Parts of the exercise —
a - Please transcribe the article about the Quadrophenia scooter from "IT'S one of" up to and including "the rocks below.".
b - According to the article about the Quadrophenia scooter, how many identical Vespas did William Woodhouse assemble for the cliff-top shots?

Excerpt provided —
The Carlton man behind Sting's Quadrophenia scooter

Brian Cady brianinatlanta2001 at
Wed Aug 12 10:52:26 UTC 2009

Also from This is Nottingham:

The Carlton man behind Sting's Quadrophenia scooter
Wednesday, August 12, 2009, 08:00

IT'S one of British film's most iconic sequences.

An angry young man, disillusioned with life, steals Sting's scooter and tries to hurtle off a cliff.

But few people know that the man who helped make that sequence possible now lives in Carlton.

Former aircraft engineer William Woodhouse was enlisted to build the silver Vespa that makes the closing scenes of Quadrophenia so memorable.

In reality, William had to assemble five identical Vespas for the stunning shots in which Phil Daniels' character Jimmy veers along the Brighton cliff-tops before his bike hurtles on to the rocks below.

"I had to make one bike without engines to go off the cliff," explained William, 72.

Given data —
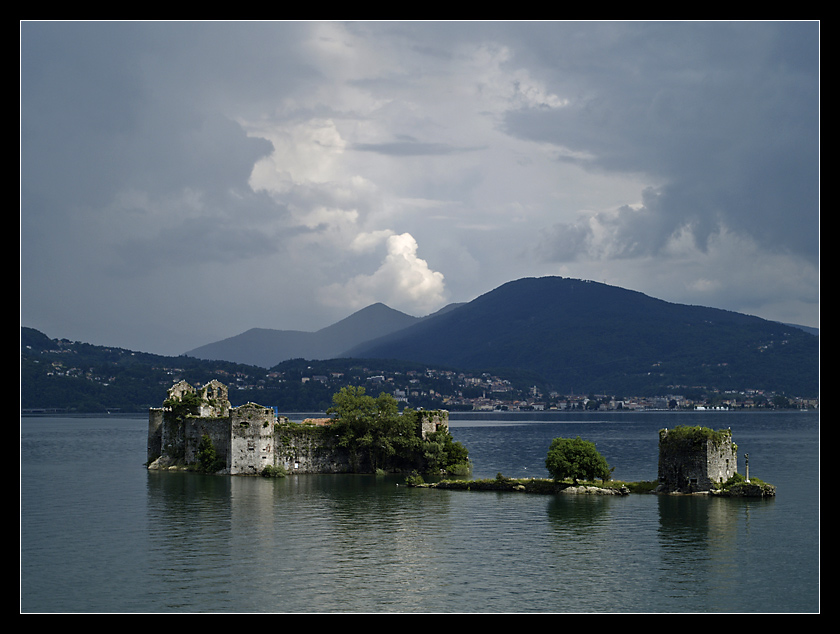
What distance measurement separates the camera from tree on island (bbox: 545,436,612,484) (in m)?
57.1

...

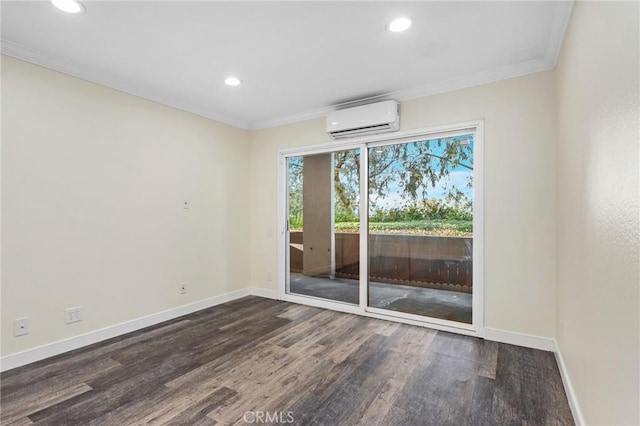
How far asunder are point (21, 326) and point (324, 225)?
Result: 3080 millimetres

Answers to the exercises —
a -
IT'S one of British film's most iconic sequences.

An angry young man, disillusioned with life, steals Sting's scooter and tries to hurtle off a cliff.

But few people know that the man who helped make that sequence possible now lives in Carlton.

Former aircraft engineer William Woodhouse was enlisted to build the silver Vespa that makes the closing scenes of Quadrophenia so memorable.

In reality, William had to assemble five identical Vespas for the stunning shots in which Phil Daniels' character Jimmy veers along the Brighton cliff-tops before his bike hurtles on to the rocks below.

b - Five.